Many data analysis problems are not easily parallelizable, often because the relevant analyses require an all-by-all analysis step. Applying heuristics often requires approximation, which introduces errors, noise, and bias. Recently, in confronting the sequence assembly problem, my lab has applied probabilistic data structures as a lightweight and scalable approach to taking large assembly graphs and partitioning them so that they can be treated independently. While the technique is not directly generalizable, the overall approach should adapt to the general problem of decoupling or optimally "breaking" large, sparsely connected graphs into minimally coupled subsets. I believe the technique could apply to social networks, clustering, and breakdown of large matrices into block-diagonal form.

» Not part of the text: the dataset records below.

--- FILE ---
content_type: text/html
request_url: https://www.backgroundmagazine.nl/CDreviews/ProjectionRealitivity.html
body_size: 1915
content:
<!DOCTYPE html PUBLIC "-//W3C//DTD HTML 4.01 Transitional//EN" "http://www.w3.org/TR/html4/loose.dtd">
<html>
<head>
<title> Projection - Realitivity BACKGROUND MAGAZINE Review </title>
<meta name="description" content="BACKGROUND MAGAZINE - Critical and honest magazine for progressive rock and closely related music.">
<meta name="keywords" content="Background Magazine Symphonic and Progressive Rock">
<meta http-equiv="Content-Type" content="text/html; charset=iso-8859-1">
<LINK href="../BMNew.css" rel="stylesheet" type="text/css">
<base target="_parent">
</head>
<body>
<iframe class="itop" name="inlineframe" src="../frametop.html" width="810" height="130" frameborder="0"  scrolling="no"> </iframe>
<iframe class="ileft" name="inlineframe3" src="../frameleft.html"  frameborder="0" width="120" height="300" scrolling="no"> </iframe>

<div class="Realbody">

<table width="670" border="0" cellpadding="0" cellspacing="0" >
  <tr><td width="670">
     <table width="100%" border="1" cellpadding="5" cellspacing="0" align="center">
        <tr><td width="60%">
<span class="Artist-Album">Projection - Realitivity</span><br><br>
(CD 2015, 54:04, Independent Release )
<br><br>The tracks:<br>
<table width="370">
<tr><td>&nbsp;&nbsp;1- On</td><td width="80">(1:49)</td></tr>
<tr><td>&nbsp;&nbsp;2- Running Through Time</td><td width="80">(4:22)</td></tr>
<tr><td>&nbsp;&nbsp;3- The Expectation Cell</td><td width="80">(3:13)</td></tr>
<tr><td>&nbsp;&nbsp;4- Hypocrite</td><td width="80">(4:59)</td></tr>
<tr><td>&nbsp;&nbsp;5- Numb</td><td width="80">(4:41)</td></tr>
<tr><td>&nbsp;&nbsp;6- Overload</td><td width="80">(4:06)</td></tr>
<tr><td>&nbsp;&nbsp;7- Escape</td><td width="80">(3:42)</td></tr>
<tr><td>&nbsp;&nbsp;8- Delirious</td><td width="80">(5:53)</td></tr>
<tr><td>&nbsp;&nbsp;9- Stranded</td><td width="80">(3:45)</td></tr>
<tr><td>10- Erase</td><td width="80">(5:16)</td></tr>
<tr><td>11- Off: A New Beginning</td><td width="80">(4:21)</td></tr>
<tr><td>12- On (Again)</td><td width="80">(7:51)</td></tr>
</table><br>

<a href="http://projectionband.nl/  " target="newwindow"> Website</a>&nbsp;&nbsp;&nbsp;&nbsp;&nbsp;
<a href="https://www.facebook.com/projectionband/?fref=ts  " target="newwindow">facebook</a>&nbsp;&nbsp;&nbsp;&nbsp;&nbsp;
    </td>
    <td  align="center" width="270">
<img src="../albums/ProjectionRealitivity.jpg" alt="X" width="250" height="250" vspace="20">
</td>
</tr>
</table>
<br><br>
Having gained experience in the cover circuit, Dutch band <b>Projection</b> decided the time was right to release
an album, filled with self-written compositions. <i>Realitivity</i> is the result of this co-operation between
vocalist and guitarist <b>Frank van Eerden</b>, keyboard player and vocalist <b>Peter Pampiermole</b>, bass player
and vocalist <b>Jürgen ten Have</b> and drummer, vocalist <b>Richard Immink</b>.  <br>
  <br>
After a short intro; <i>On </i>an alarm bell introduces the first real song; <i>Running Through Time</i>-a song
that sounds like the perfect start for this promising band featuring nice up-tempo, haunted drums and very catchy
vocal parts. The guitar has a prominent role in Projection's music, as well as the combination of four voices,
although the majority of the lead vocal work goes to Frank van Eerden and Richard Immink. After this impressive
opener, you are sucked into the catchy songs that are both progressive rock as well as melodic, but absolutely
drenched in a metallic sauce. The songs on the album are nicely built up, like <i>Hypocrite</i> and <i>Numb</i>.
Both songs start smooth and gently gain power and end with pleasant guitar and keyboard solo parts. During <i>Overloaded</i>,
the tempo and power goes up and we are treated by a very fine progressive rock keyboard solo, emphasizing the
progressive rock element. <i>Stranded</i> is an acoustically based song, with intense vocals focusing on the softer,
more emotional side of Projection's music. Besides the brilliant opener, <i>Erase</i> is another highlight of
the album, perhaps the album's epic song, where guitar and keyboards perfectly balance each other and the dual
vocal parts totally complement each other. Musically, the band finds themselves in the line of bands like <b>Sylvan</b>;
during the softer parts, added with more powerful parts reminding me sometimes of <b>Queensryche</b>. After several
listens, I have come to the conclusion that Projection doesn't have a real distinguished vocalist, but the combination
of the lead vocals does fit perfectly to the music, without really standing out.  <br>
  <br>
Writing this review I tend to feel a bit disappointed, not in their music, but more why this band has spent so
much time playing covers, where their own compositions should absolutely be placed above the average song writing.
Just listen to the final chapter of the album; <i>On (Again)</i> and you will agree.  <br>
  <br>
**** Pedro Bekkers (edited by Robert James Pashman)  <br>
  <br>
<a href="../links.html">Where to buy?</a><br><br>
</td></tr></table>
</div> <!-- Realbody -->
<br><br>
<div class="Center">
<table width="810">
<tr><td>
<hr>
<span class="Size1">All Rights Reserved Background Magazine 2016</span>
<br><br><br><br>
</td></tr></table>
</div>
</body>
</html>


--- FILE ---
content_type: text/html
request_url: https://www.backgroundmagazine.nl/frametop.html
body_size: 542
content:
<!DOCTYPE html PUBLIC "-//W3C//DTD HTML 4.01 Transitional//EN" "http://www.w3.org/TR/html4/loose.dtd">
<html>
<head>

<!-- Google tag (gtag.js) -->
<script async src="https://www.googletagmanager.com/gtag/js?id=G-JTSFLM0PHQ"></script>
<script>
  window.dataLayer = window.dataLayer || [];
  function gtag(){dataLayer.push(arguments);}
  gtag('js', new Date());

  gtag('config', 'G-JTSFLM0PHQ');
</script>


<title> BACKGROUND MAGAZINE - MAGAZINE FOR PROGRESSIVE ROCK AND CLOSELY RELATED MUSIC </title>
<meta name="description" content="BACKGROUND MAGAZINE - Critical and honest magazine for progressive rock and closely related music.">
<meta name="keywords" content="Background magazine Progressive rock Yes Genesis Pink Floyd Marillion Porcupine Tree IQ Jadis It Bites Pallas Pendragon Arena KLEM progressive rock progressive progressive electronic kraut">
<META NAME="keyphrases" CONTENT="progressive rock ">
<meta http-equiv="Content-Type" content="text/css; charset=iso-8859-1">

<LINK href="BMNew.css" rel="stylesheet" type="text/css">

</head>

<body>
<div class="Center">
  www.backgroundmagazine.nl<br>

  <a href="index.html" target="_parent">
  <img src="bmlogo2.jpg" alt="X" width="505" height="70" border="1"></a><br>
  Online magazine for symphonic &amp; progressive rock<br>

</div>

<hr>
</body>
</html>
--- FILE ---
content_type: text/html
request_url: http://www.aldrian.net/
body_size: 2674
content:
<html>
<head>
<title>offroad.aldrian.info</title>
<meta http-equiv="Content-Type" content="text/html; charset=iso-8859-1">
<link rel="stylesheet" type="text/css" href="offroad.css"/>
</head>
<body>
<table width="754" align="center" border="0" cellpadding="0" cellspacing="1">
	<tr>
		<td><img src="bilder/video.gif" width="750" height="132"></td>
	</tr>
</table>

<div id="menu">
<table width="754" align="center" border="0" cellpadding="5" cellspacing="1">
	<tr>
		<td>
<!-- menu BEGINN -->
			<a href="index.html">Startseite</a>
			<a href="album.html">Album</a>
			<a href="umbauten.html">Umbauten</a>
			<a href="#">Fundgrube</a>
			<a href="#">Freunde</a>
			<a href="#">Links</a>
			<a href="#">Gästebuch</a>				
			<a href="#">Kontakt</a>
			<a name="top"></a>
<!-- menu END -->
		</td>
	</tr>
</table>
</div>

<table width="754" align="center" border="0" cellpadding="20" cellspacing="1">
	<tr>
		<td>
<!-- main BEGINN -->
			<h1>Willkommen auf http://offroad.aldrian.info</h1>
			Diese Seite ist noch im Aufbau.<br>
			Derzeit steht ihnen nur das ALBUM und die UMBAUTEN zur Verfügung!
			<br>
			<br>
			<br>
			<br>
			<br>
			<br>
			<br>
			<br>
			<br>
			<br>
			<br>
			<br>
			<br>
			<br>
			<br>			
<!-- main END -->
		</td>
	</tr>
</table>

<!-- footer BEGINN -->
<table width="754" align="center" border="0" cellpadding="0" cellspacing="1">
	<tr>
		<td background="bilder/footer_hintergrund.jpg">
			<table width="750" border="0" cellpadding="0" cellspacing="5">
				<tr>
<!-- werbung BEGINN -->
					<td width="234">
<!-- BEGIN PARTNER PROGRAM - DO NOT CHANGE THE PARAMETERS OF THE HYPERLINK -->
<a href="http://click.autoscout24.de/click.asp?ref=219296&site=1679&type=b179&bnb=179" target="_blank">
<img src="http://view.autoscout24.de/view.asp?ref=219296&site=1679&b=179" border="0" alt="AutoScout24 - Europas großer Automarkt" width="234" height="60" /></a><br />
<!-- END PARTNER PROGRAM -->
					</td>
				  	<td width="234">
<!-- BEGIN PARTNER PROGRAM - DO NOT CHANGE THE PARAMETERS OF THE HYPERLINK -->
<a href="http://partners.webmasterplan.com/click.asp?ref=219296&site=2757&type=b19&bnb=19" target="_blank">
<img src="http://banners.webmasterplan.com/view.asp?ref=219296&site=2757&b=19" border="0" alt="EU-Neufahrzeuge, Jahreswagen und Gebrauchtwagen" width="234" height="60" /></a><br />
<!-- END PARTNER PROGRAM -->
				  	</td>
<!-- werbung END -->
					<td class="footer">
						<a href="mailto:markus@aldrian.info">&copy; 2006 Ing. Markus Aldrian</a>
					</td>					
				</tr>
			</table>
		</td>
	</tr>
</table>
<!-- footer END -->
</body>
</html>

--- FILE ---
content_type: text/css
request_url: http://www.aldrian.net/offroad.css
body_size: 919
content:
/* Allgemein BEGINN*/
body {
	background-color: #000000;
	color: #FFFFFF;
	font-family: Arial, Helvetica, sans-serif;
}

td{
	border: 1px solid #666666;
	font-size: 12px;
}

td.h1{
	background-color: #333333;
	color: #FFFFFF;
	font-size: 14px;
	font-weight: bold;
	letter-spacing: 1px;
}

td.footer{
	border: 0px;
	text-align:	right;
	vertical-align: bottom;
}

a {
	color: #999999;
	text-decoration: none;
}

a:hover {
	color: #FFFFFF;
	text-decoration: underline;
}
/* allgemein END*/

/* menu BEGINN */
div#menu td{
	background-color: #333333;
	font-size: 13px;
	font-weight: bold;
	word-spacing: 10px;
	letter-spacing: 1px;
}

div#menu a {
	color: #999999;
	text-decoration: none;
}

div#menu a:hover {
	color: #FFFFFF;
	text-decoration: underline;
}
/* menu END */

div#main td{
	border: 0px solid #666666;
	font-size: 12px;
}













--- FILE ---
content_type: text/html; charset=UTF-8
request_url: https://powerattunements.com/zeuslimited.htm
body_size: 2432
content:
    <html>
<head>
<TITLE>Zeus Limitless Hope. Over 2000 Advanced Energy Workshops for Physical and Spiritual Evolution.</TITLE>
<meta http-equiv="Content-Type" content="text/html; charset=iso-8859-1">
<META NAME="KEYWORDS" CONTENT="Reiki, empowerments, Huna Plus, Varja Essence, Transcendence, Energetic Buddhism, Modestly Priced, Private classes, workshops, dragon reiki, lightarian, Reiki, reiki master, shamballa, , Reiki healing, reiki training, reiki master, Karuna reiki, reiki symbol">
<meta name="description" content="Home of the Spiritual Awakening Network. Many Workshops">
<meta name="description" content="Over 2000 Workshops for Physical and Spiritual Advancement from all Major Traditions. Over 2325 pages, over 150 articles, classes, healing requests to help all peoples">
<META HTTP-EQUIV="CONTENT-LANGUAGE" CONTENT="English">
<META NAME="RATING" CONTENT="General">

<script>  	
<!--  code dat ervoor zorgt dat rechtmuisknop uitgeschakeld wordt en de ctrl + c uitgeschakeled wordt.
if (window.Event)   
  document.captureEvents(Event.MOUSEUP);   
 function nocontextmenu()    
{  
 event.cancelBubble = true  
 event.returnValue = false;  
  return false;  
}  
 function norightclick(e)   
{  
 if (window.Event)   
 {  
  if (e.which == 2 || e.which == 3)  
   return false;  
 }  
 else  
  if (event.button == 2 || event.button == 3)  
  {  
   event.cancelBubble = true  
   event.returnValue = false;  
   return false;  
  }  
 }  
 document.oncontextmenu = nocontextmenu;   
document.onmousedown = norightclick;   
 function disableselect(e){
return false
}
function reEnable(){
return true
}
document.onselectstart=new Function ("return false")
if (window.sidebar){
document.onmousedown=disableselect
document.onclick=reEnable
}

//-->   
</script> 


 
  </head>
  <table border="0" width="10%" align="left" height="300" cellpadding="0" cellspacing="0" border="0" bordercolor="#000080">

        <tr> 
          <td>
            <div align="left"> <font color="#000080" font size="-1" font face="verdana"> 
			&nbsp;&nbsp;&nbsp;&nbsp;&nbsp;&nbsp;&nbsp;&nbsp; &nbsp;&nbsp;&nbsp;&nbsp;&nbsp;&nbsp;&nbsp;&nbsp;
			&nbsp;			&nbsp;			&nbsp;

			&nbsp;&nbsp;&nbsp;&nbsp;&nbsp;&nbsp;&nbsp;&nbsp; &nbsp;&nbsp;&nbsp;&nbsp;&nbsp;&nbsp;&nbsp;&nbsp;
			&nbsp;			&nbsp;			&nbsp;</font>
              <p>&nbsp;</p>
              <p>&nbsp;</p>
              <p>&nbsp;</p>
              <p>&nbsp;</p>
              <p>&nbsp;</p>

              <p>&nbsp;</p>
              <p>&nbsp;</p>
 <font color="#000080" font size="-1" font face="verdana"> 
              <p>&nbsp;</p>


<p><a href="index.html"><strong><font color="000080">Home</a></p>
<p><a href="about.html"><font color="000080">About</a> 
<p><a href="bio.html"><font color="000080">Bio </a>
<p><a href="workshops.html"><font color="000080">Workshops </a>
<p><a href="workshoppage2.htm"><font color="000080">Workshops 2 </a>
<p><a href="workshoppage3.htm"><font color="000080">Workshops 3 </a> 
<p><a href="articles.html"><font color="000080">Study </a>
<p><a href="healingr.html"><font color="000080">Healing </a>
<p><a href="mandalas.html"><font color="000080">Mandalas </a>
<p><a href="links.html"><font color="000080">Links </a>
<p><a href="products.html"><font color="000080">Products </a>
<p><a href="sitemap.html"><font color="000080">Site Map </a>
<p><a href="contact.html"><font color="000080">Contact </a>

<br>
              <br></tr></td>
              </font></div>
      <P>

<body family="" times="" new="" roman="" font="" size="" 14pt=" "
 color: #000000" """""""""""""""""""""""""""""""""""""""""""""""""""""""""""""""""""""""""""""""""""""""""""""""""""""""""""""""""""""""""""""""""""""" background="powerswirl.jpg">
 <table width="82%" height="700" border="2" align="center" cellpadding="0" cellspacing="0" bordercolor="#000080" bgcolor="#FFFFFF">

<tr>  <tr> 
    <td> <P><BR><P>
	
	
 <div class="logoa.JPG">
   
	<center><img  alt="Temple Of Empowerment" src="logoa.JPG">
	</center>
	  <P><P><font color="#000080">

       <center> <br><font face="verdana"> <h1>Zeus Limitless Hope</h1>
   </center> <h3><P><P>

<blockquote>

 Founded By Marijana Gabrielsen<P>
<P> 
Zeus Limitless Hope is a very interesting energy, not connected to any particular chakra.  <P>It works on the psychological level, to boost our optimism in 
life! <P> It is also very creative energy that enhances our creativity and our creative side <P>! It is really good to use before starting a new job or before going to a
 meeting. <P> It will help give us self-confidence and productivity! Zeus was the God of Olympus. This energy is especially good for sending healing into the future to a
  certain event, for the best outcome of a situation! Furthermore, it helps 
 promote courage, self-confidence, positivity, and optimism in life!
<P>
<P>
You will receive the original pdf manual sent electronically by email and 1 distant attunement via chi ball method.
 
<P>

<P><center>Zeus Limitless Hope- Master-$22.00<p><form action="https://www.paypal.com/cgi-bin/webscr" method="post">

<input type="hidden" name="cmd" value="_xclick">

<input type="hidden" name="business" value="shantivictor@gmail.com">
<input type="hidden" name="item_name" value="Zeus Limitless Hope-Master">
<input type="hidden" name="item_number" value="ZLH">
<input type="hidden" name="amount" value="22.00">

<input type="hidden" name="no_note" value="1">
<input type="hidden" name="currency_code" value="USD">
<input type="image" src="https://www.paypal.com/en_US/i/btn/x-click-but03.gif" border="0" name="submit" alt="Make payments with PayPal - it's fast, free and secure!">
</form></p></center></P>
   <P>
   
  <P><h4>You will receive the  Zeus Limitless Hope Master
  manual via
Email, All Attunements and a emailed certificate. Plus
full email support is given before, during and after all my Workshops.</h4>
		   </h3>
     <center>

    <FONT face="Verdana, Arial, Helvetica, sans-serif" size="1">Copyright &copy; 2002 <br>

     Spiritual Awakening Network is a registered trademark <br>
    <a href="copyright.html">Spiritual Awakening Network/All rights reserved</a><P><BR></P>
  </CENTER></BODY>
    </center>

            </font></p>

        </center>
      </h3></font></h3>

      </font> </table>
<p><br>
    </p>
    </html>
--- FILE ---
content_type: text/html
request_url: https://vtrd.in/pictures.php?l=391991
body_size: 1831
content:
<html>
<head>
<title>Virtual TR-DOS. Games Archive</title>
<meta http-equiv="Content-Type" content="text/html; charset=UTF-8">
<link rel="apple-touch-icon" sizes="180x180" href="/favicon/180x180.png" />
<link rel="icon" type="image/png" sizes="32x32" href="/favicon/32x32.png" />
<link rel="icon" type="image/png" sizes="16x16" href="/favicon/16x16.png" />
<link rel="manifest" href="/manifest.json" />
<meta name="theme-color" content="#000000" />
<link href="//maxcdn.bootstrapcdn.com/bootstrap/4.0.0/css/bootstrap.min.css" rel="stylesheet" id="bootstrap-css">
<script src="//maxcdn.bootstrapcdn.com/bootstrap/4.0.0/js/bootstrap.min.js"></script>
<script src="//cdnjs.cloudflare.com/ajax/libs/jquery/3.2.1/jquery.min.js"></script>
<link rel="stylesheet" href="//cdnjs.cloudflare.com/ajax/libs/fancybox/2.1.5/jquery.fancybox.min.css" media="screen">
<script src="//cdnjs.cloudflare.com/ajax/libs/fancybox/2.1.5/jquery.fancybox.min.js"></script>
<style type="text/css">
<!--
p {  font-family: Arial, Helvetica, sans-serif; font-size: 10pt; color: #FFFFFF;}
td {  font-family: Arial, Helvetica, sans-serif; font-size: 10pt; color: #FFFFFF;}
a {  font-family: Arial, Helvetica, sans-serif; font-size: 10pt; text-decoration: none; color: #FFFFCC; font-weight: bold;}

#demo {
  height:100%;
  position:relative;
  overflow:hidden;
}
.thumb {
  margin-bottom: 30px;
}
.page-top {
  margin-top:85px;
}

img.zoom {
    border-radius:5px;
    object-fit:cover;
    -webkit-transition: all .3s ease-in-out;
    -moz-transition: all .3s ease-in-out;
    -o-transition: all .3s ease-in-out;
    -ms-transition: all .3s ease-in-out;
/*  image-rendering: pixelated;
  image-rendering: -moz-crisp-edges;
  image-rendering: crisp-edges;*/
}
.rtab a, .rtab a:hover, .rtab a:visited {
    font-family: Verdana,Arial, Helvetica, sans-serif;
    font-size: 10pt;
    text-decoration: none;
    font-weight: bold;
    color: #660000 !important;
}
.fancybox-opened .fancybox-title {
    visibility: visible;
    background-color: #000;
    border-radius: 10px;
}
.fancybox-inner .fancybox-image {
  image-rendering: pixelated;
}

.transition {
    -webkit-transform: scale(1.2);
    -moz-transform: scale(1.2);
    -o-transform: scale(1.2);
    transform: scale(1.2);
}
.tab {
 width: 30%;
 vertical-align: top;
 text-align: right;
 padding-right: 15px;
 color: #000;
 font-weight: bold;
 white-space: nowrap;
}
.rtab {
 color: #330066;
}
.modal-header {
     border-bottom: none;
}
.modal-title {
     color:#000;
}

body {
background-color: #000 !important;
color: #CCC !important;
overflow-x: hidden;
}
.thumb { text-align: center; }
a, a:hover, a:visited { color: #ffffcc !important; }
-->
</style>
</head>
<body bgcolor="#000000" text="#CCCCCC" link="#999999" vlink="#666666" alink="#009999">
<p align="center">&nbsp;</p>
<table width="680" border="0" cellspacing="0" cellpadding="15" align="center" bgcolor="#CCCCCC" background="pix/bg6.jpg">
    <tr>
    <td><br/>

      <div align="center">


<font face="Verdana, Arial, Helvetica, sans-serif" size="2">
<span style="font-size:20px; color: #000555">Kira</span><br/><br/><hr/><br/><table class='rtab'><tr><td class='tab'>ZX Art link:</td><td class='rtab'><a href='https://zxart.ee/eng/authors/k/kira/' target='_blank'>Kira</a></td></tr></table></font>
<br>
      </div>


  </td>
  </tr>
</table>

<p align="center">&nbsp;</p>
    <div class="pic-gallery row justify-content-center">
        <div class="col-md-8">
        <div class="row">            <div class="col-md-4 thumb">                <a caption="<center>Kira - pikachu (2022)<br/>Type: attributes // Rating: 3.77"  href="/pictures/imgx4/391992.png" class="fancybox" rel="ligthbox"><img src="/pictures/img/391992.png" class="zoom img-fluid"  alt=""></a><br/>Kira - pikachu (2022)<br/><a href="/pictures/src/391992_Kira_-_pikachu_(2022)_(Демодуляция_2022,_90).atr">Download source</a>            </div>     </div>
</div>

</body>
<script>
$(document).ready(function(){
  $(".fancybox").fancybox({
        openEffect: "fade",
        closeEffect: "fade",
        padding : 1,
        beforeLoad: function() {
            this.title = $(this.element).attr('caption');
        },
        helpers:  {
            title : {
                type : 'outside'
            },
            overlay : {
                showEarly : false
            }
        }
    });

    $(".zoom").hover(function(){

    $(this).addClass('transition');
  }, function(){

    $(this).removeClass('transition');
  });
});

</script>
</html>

Basic programming knowledge is assumed, but no biology background is required. All the (actually very simple!) computer science concepts will be explained. Our implementation is open source.
About Dr. C. Titus Brown
C. Titus Brown is an assistant professor in the Department of Computer Science and Engineering and the Department of Microbiology and Molecular Genetics. He earned his PhD ('06) in developmental molecular biology from the California Institute of Technology. Brown is director of the laboratory for Genomics, Evolution, and Development (GED) at Michigan State University. He is a member of the Python Software Foundation and an active contributor to the open source software community. His research interests include computational biology, bioinformatics, open source software development, and software engineering.